Given request A:
Repeat exactly the lines of the records below, beginning with the line that contains "How much distance" and continuing through the end of the records.

Source extract:
----------------------------------------

Let $(x_n)$ be any sequence of points of $X$.

On the one hand, suppose that $p(x_n,x)\to0$ for some $x\in X$. Take any $\epsilon>0$. To show that $d(x_n,0)\to 0$, we must show that there exists some $N_1$ such that $d(x_n,x)<\epsilon$ for all $n\geq N_1$. Since $p(x_n,x)\to 0$, then there exists $N_1$ such that $p(x_n,x)<k\epsilon$ for all $n\geq N_1$, and so by $(1)$, $$d(x_n,x)=\frac1k\cdot kd(x_n,x)\leq\frac1k\cdot p(x_n,n)<\frac1k\cdot k\epsilon=\epsilon$$ for all $n\geq N_1$.

On the other hand, suppose $d(x_n,x)\to 0$ for some $x\in X$. Taking $\epsilon>0$ and finding $N_2$ such that $d(x_n,x)<\frac{\epsilon}t$ for all $n\geq N_2$, we again use $(1)$ to see that $p(x_n,x)<\epsilon$ for $n\geq N_2$.

Thus, the metrics share the same convergent sequences.


It isn't actually necessary to use the constants $k,t$--in fact, it's even okay if there are no positive constants $k,t$ satisfying $(1)$ for all $x,y\in X$.

----------------------------------------

Excerpts from a spatial dataset:
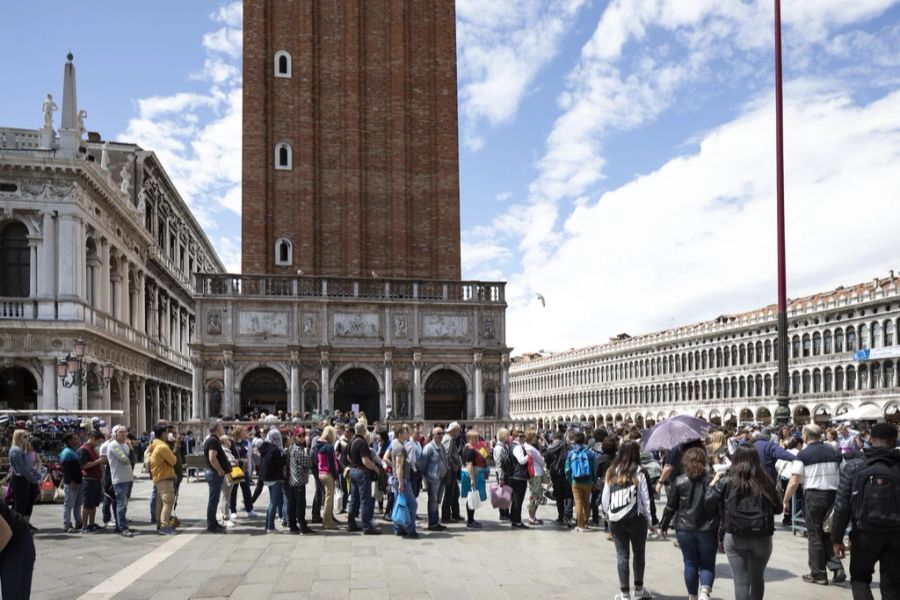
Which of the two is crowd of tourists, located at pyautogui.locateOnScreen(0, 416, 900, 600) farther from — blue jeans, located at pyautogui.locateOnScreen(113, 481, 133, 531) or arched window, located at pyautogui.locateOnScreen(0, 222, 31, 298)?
arched window, located at pyautogui.locateOnScreen(0, 222, 31, 298)

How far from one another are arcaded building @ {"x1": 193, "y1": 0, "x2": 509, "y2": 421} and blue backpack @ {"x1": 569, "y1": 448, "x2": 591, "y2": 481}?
68.7 feet

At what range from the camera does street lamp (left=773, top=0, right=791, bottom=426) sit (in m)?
14.5

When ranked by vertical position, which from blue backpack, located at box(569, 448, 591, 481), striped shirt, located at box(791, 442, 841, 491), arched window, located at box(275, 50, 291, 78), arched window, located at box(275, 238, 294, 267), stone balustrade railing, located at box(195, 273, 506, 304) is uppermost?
arched window, located at box(275, 50, 291, 78)

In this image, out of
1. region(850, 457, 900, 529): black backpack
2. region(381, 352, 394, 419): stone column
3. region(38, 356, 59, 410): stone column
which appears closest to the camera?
region(850, 457, 900, 529): black backpack

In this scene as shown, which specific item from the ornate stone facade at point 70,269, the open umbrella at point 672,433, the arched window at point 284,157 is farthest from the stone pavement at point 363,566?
the arched window at point 284,157

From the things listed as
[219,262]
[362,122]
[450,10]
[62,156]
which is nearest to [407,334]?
[362,122]

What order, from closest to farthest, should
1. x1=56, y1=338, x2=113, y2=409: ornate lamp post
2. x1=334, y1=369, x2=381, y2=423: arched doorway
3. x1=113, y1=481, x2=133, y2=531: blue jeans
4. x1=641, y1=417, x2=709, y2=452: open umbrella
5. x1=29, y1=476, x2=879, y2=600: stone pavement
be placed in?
x1=29, y1=476, x2=879, y2=600: stone pavement
x1=641, y1=417, x2=709, y2=452: open umbrella
x1=113, y1=481, x2=133, y2=531: blue jeans
x1=56, y1=338, x2=113, y2=409: ornate lamp post
x1=334, y1=369, x2=381, y2=423: arched doorway

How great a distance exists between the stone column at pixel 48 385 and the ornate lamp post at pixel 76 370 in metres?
0.21

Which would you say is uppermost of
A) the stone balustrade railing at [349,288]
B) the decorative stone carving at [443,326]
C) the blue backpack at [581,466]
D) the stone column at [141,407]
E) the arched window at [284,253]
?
the arched window at [284,253]

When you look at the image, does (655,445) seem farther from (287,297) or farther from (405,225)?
(405,225)

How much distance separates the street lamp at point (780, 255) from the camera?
14.5 meters

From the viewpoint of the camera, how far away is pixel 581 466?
12.7 m

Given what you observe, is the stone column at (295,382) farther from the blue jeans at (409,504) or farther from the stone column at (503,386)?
the blue jeans at (409,504)

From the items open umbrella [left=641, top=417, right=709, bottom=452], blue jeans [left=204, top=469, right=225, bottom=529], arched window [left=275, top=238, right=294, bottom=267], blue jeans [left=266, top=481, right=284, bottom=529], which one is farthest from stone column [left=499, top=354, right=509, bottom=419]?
open umbrella [left=641, top=417, right=709, bottom=452]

----------------------------------------

Given request B:
Reproduce the entire proof above about two metrics sharing the same convergent sequences, word for word.

Solution A:
How much distance separates the street lamp at point (780, 255) from the camera?
14.5 meters

From the viewpoint of the camera, how far away is pixel 581 466?
12.7 m

Given what you observe, is the stone column at (295,382) farther from the blue jeans at (409,504) or farther from the stone column at (503,386)?
the blue jeans at (409,504)

From the items open umbrella [left=641, top=417, right=709, bottom=452], blue jeans [left=204, top=469, right=225, bottom=529], arched window [left=275, top=238, right=294, bottom=267], blue jeans [left=266, top=481, right=284, bottom=529], which one is farthest from stone column [left=499, top=354, right=509, bottom=419]?
open umbrella [left=641, top=417, right=709, bottom=452]

Solution B:
Let $(x_n)$ be any sequence of points of $X$.

On the one hand, suppose that $p(x_n,x)\to0$ for some $x\in X$. Take any $\epsilon>0$. To show that $d(x_n,0)\to 0$, we must show that there exists some $N_1$ such that $d(x_n,x)<\epsilon$ for all $n\geq N_1$. Since $p(x_n,x)\to 0$, then there exists $N_1$ such that $p(x_n,x)<k\epsilon$ for all $n\geq N_1$, and so by $(1)$, $$d(x_n,x)=\frac1k\cdot kd(x_n,x)\leq\frac1k\cdot p(x_n,n)<\frac1k\cdot k\epsilon=\epsilon$$ for all $n\geq N_1$.

On the other hand, suppose $d(x_n,x)\to 0$ for some $x\in X$. Taking $\epsilon>0$ and finding $N_2$ such that $d(x_n,x)<\frac{\epsilon}t$ for all $n\geq N_2$, we again use $(1)$ to see that $p(x_n,x)<\epsilon$ for $n\geq N_2$.

Thus, the metrics share the same convergent sequences.


It isn't actually necessary to use the constants $k,t$--in fact, it's even okay if there are no positive constants $k,t$ satisfying $(1)$ for all $x,y\in X$.